AI’s narrative may need a fresh spark. That spark could be space.
The Wall Street Journal reports that Jeff Bezos and Elon Musk are exploring orbital data centers designed to support Earth’s growing AI workloads.
In a recent blog post, Tuttle breaks down how investors can position for this next frontier. The biggest constraint for AI’s expansion, he argues, isn’t chips—it’s power. “AI and data centers are set to drive a major surge in electricity demand this decade, which is why ‘grid tech’ has become a real market theme,” he writes.
Space, however, has a distinct energy advantage. Orbital data centers can harness uninterrupted solar power. “That’s where ‘compute in orbit’ becomes a serious idea,” Tuttle says. “AI has extremely high revenue per kilowatt, and solar in space is always on—unlike Earth-based constraints.”
Scaling orbital computing and delivering that power back to Earth remains the main challenge. The real opportunity, Tuttle says, is recognizing where capex flows first—into edge inference and space infrastructure—while full-scale gigawatt beamed power remains a long-term, sci-fi vision.

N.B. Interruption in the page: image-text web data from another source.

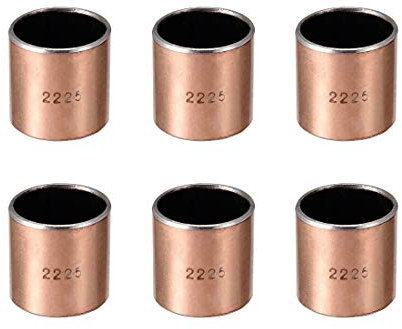 sourcing map 6pcs Manchon Roulement douille alésage 22 mm x diamètre extérieur 25 mm x longueur 25 mm lisses enveloppés bagues sans huile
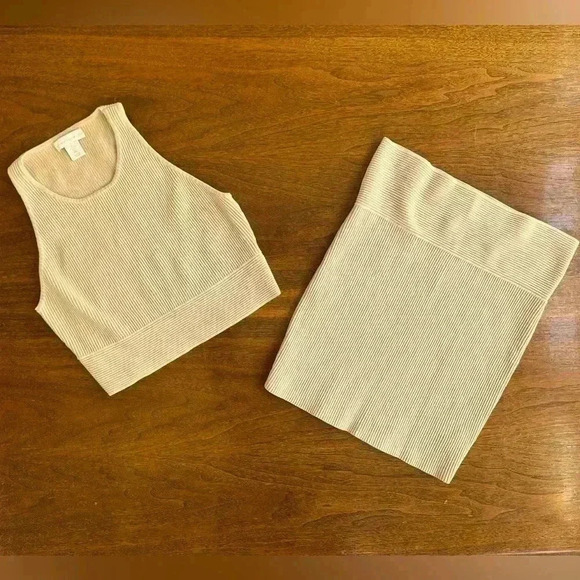 House Of Harlowe 1960 Tan Ribbed Knit Skirt And Top Set Size Large EUC! - Picture 4 of 11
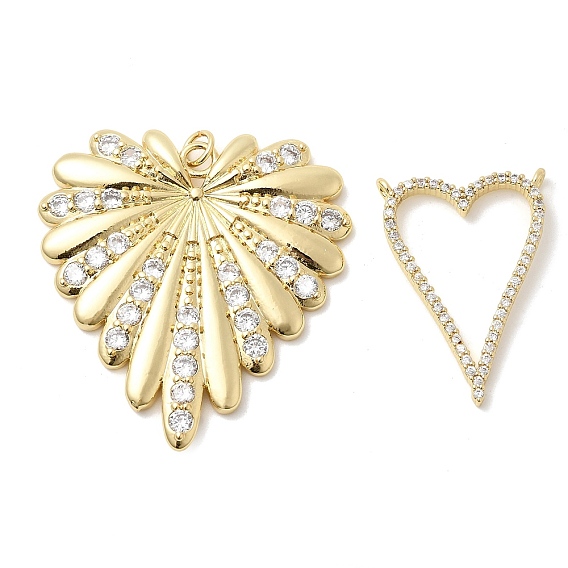 Латунные микро проложить кубического циркония подвески, сердце прелести, долговечный, стойки покрытие, без свинца и без кадмия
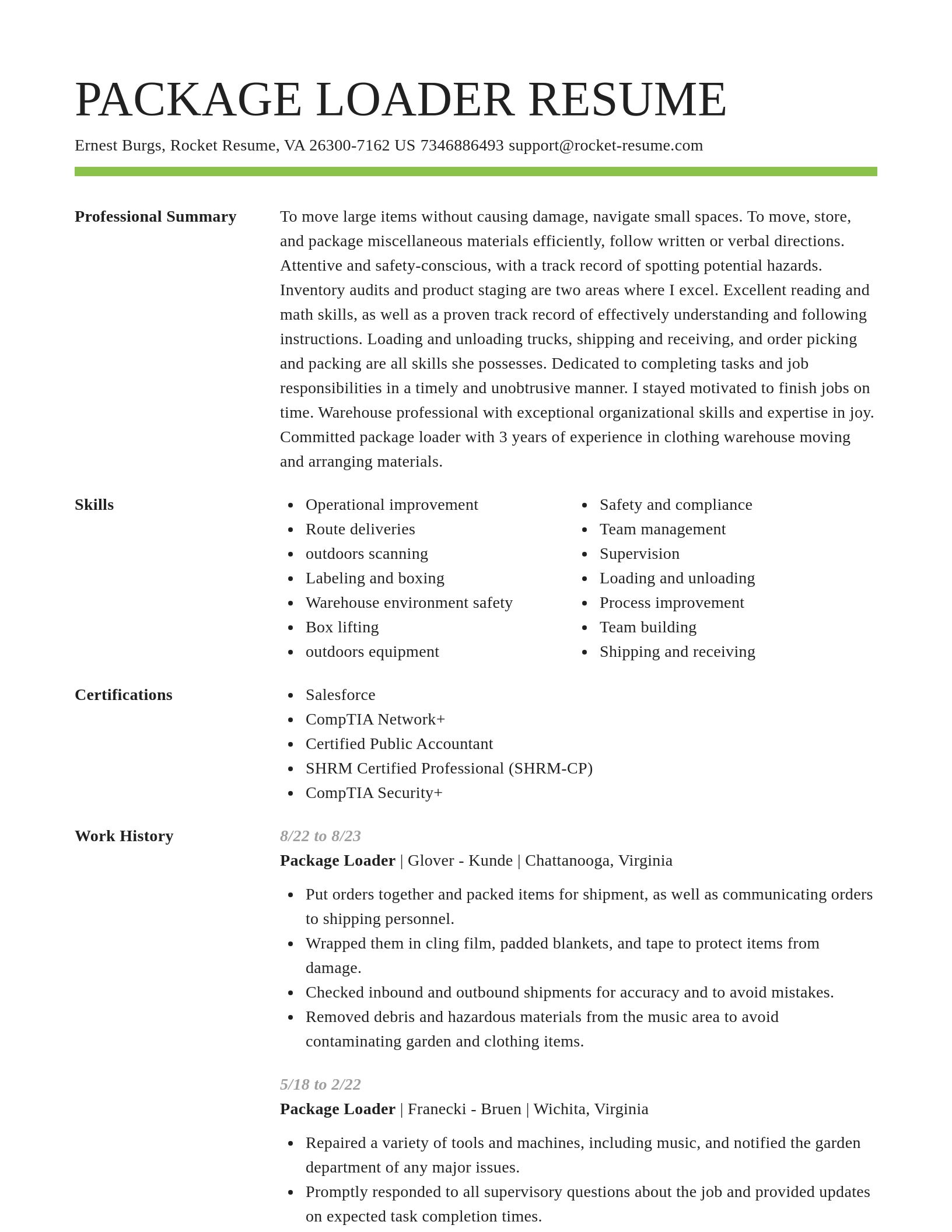 Smart resume template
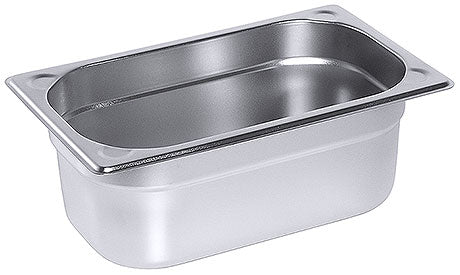 Edelstahl-Gastronormbehälter für Küche.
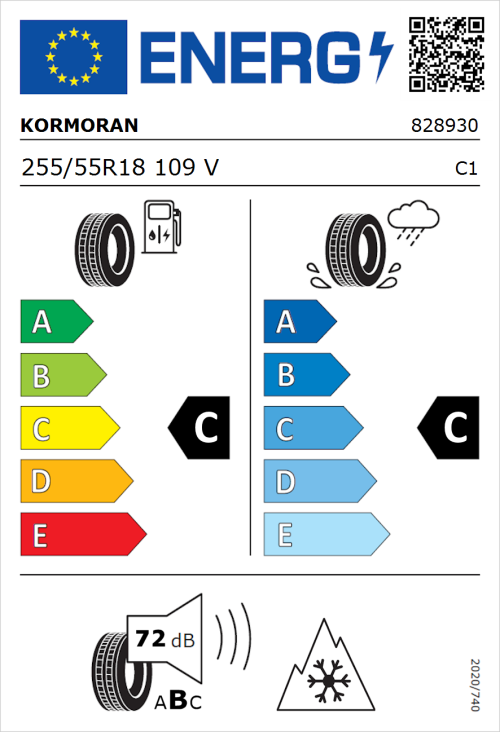 Tyre Label for Kormoran Snow 255/55R18 109V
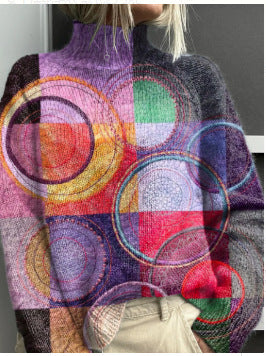 Christmas abstract print casual cape jacket cardigan m301686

He lays out a three-phase investable roadmap:
Phase 1: Happening Now — On-Orbit Inference
Existing satellites used for weather, communications, Earth observation, maritime tracking, and missile warning.
“If satellites classify, compress, and decide onboard, they downlink answers—not terabytes,” he writes. “That cuts bandwidth, speeds up action, and reduces the need for ground stations. That’s today’s ‘sky-brains.’”
Phase 2: Purpose-Built AI Satellites
Satellites designed with compute modules.
“You’re not just processing your own sensor stream—you’re renting compute,” Tuttle notes. Challenges include radiation tolerance, launch cadence, and networking. This works for niche workloads where latency or sovereignty matters more than cost.
Phase 3: Space-Based Solar Power
Beaming solar power from space to Earth. This requires massive lightweight structures, conversion systems, beam-safety protocols, and grid integration—making it the hardest engineering challenge.
For the first two phases, Tuttle highlights potential winners in space infrastructure: Redwire, Rocket Lab, L3Harris Technologies, RTX, Northrop Grumman, and Lockheed Martin.
“These companies benefit from any version of orbital compute or space power,” he says, “because they supply spacecraft platforms, integration, communications, and space-qualified components.”
Radiation-tolerant processors will also be crucial. Tuttle points to Microchip Technology as a direct play on space-grade silicon.
But near term, most AI workloads will stay Earth-based. The real spending boom, he says, is still in the power grid—transformers, cooling systems, and distribution. His picks for that theme include Eaton, Hubbell, Quanta Services, and Vertiv.
Asked whether any ETF captures this orbital-AI opportunity, Tuttle joked: “Not until I launch it.”